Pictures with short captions
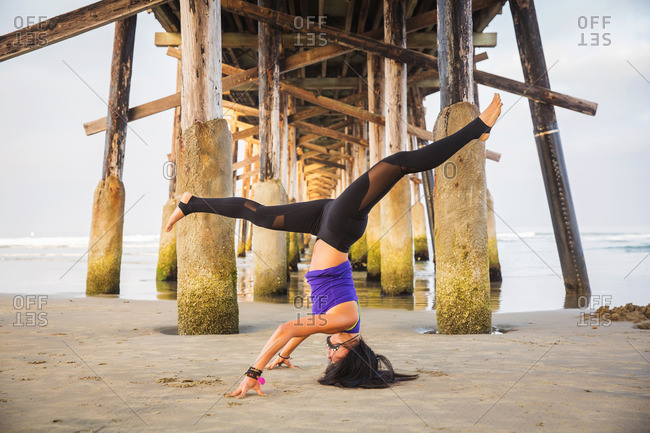 Woman doing headstand on beach below pier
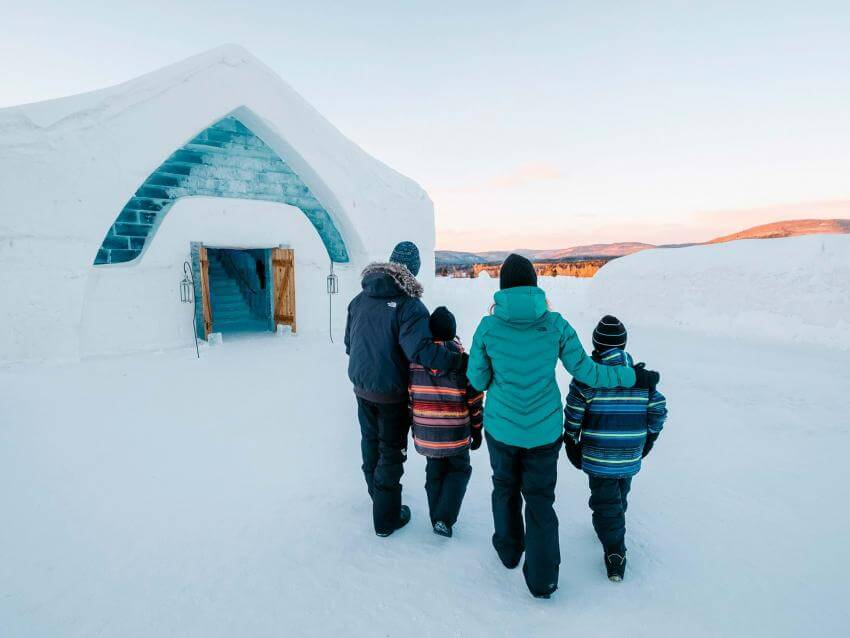 A family entering into the Ice Hotel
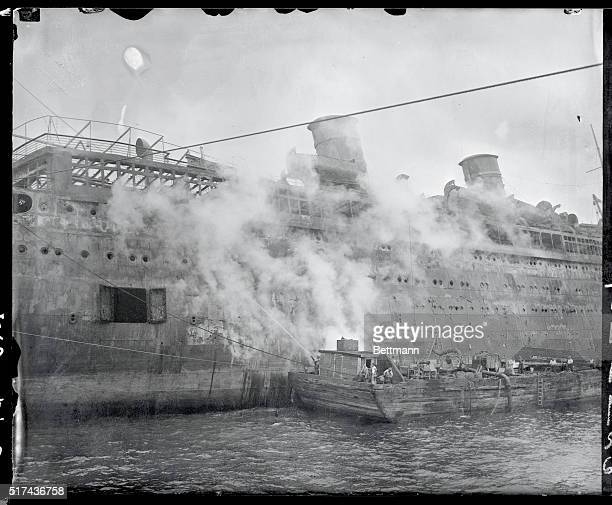 The sides of the fire scarred liner Morro Castle still are sizzling hot as is attested by this photography that shows the ship with hoses turned on...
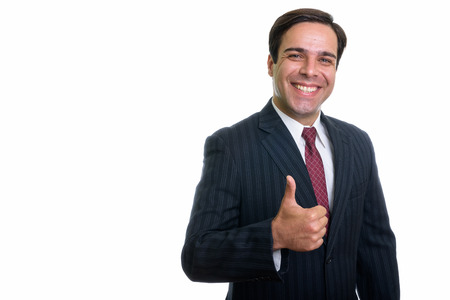 Studio shot of young happy Persian businessman smiling while giv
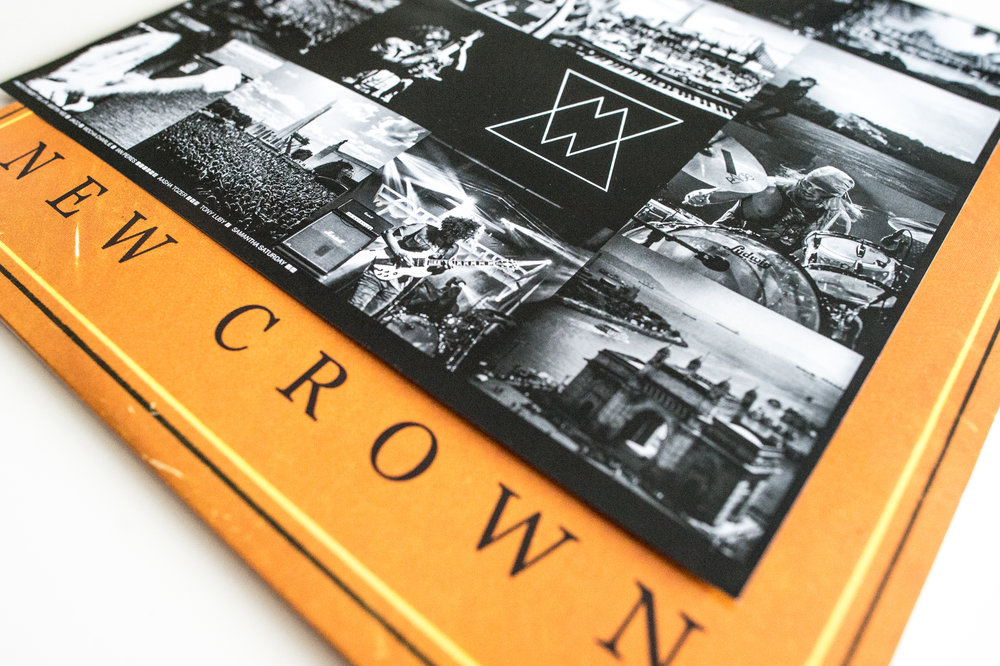 "Wolfmother ""New Crown"" vinyl packaging, photos below and to the right of logo"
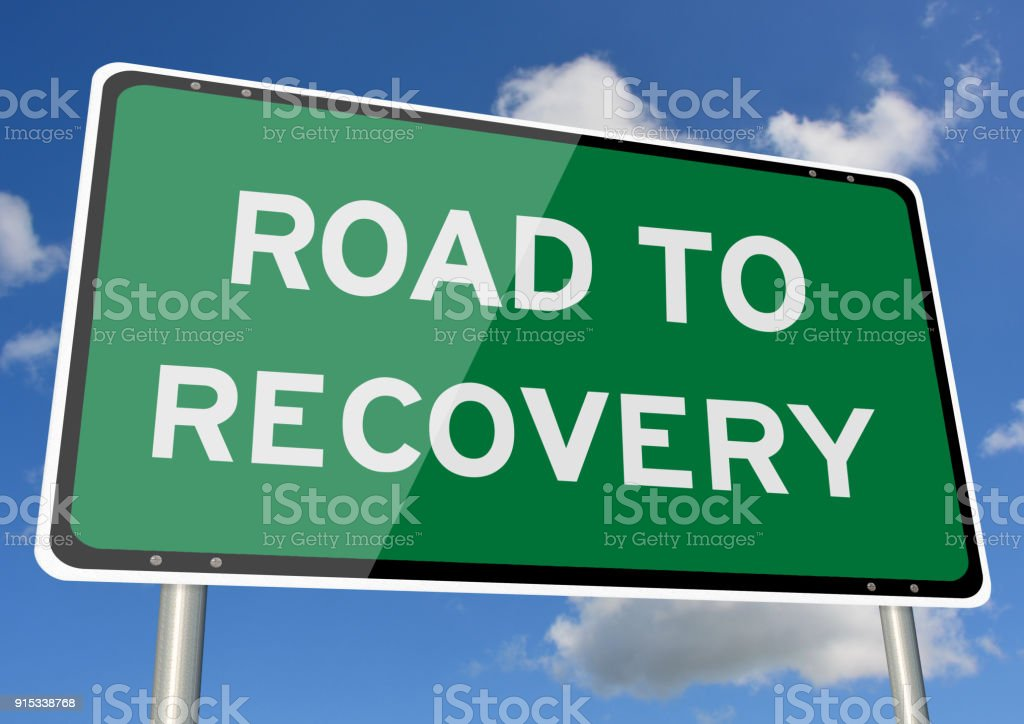 Road to recovery signpost blue sky stock photo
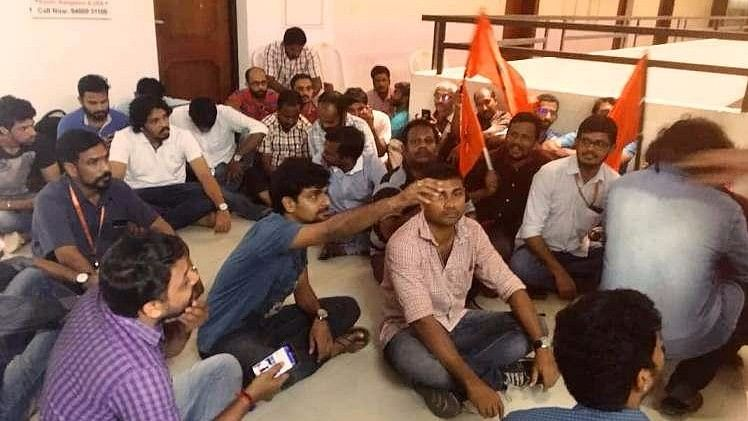 Workers hold a protest at Sun TV's Kochi office. (Photo Courtesy: The News Minute)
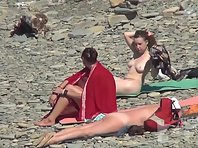 Nu2013# The company of three girls is sunning on the beach. They substitute their bodies under the s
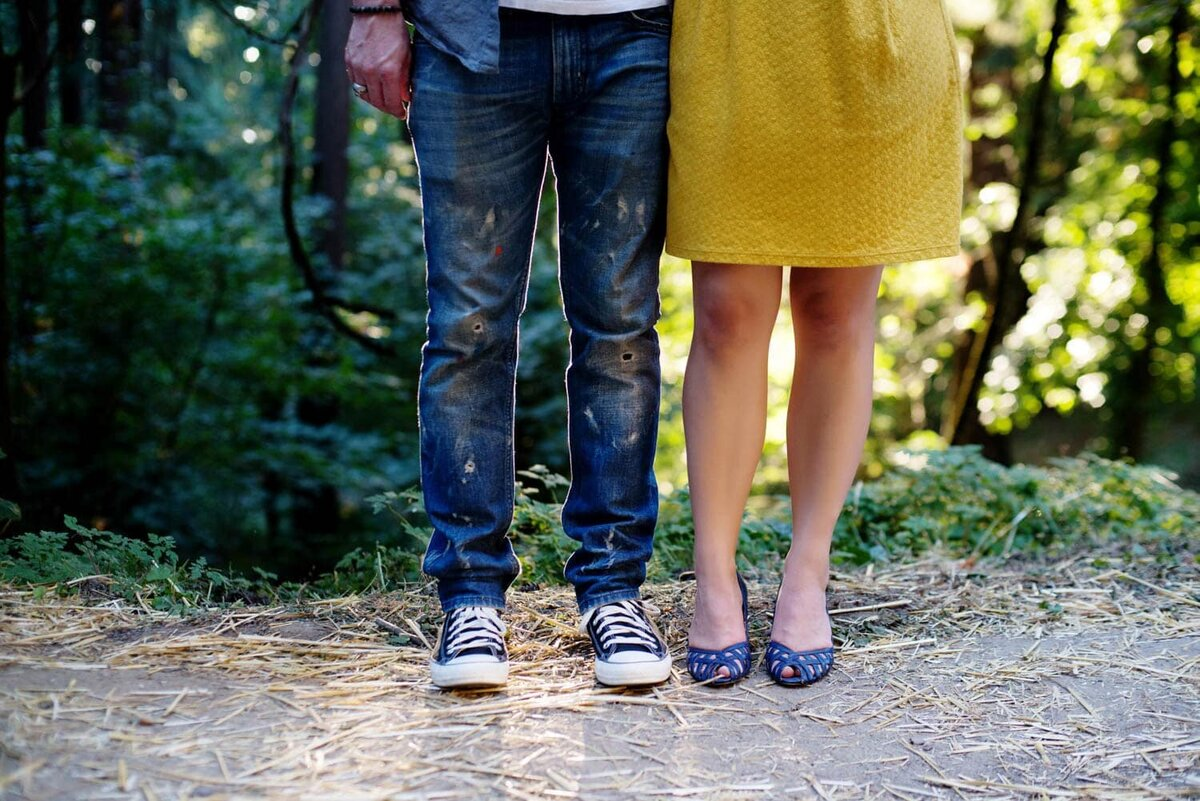 from the waist down, a woman is wearing a bright yellow skirt and blue shoes and a man wears paint covered jeans and converse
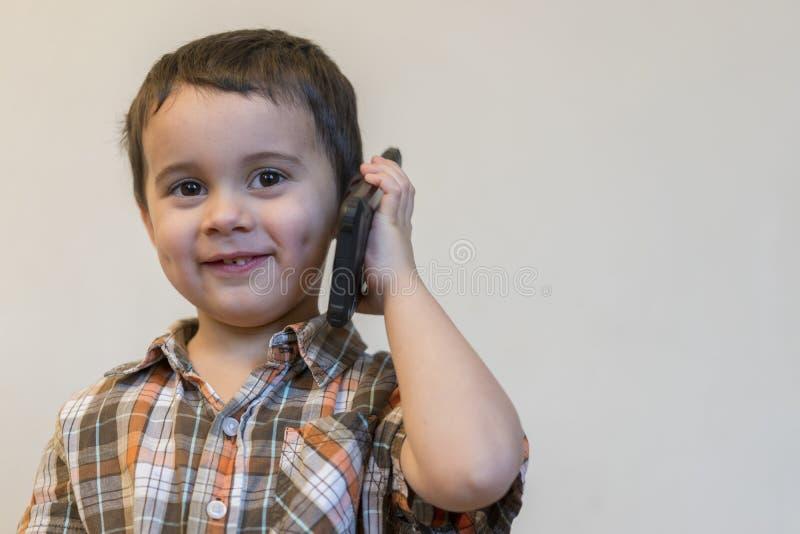 Leuk weinig jongen die door mobiele telefoon op lichte achtergrond spreken Gelukkig weinig jongen die en op smartphone zich thuis stock foto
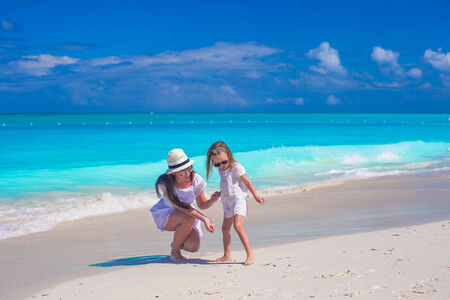 Happy mother and little daughter have fun during tropical beach photo
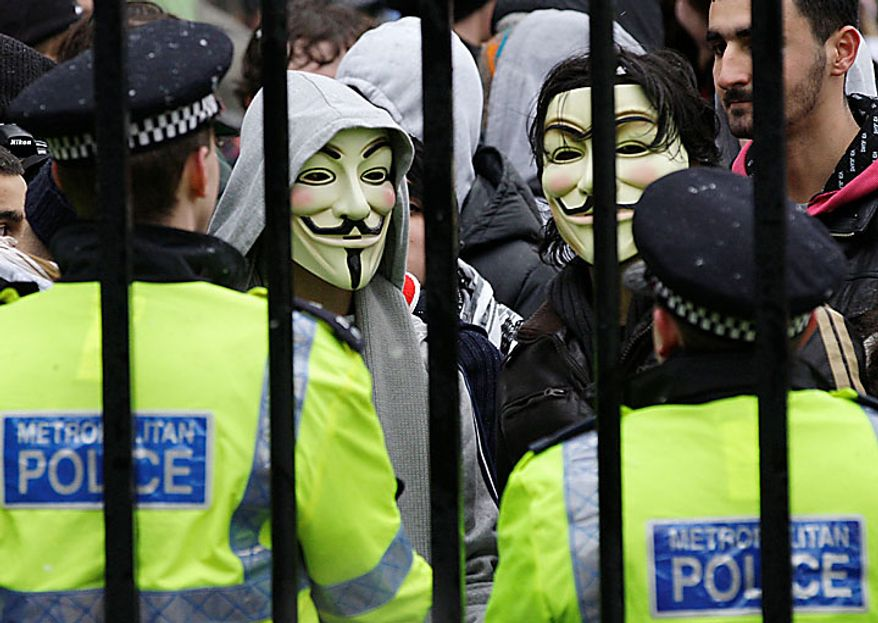 British police officers contain a group of students protesters outside Buckingham Palace in London, Tuesday Nov. 30, 2010, during a protest against tuition fees. British students held a third day of protests over plans to triple university tuition fees, with police urging them to avoid the violence that marked earlier demonstrations. School and university students braved snow in London for a rally in Trafalgar Square against the decision to increase university fees to 9,000 pounds ($14,000) a year as part of government deficit-cutting measures.(AP Photo/Sang Tan)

**What you have to do**
Output each line of the records exactly. Any picture is skipped.

**Response to the task**
 Woman doing headstand on beach below pier
 A family entering into the Ice Hotel
 The sides of the fire scarred liner Morro Castle still are sizzling hot as is attested by this photography that shows the ship with hoses turned on...
 Studio shot of young happy Persian businessman smiling while giv
 "Wolfmother ""New Crown"" vinyl packaging, photos below and to the right of logo"
 Road to recovery signpost blue sky stock photo
 Workers hold a protest at Sun TV's Kochi office. (Photo Courtesy: The News Minute)
 Nu2013# The company of three girls is sunning on the beach. They substitute their bodies under the s
 from the waist down, a woman is wearing a bright yellow skirt and blue shoes and a man wears paint covered jeans and converse
 Leuk weinig jongen die door mobiele telefoon op lichte achtergrond spreken Gelukkig weinig jongen die en op smartphone zich thuis stock foto
 Happy mother and little daughter have fun during tropical beach photo
 British police officers contain a group of students protesters outside Buckingham Palace in London, Tuesday Nov. 30, 2010, during a protest against tuition fees. British students held a third day of protests over plans to triple university tuition fees, with police urging them to avoid the violence that marked earlier demonstrations. School and university students braved snow in London for a rally in Trafalgar Square against the decision to increase university fees to 9,000 pounds ($14,000) a year as part of government deficit-cutting measures.(AP Photo/Sang Tan)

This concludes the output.